I read a great article by Bill Robbins this morning via Poststatus who shared a few common myths when running and creating a successful WordPress Theme business. In his myth-busting blog post he shared these three myths:
- It’s Passive Income – Obviously there’s nothing passive about building a business. I have no idea how this myth even exists.
- If You Build It They Will Buy It – Again, debunked. There is no guarantee that anyone will want to buy your theme or your product.
- Kiss Client Work Goodbye – A personal choice but just because you have a theme business doesn’t mean that you can (or want) to quit doing client project work.
I love Bill’s honest perspective of how he’s grown his theme company and the challenges that he’s come across. You see, the stark reality is that a theme business (or a plugin business) is still just that – a business and it has all the challenges that come with running a legit company.
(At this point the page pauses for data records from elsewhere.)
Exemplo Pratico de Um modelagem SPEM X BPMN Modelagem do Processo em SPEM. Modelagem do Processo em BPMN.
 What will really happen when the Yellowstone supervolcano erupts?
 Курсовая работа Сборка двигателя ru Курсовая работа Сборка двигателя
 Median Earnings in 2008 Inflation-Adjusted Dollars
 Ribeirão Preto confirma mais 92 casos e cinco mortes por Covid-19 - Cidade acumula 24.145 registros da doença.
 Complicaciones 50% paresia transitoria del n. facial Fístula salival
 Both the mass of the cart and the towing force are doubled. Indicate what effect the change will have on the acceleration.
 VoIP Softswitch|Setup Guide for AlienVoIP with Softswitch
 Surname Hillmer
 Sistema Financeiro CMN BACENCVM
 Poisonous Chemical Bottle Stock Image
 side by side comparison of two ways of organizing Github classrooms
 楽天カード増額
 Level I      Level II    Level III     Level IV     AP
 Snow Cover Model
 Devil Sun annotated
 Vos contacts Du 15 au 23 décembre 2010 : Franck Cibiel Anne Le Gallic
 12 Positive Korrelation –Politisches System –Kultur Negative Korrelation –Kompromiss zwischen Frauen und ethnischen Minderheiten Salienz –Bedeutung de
Here are a few more myths that exist to help provide a healthy dose of reality for those that might want to jump into these very rewarding waters (if you can survive):
1. Overnight Success
This one needs to die immediately. You see, growing a business takes time. Yes, you’ve probably heard of some developers who have “struck gold” very quickly and that’s always a possibility, but these are the vast exception to the general rule and the general experience of most software developers and companies.
Most theme companies take time to grow, pivot, change, and evolve. It takes time to find a footing within any marketplace, not just WordPress, and build sustainable systems that work and that are profitable.
8BIT, the parent company of this blog WP Daily, has been working on Standard Theme for years – in fact, as a company, we’re coming into our 4th year. 4 years of building one single WordPress theme. It took that long to find our footing, cultivate a workable brand, and to gain marketplace acceptance.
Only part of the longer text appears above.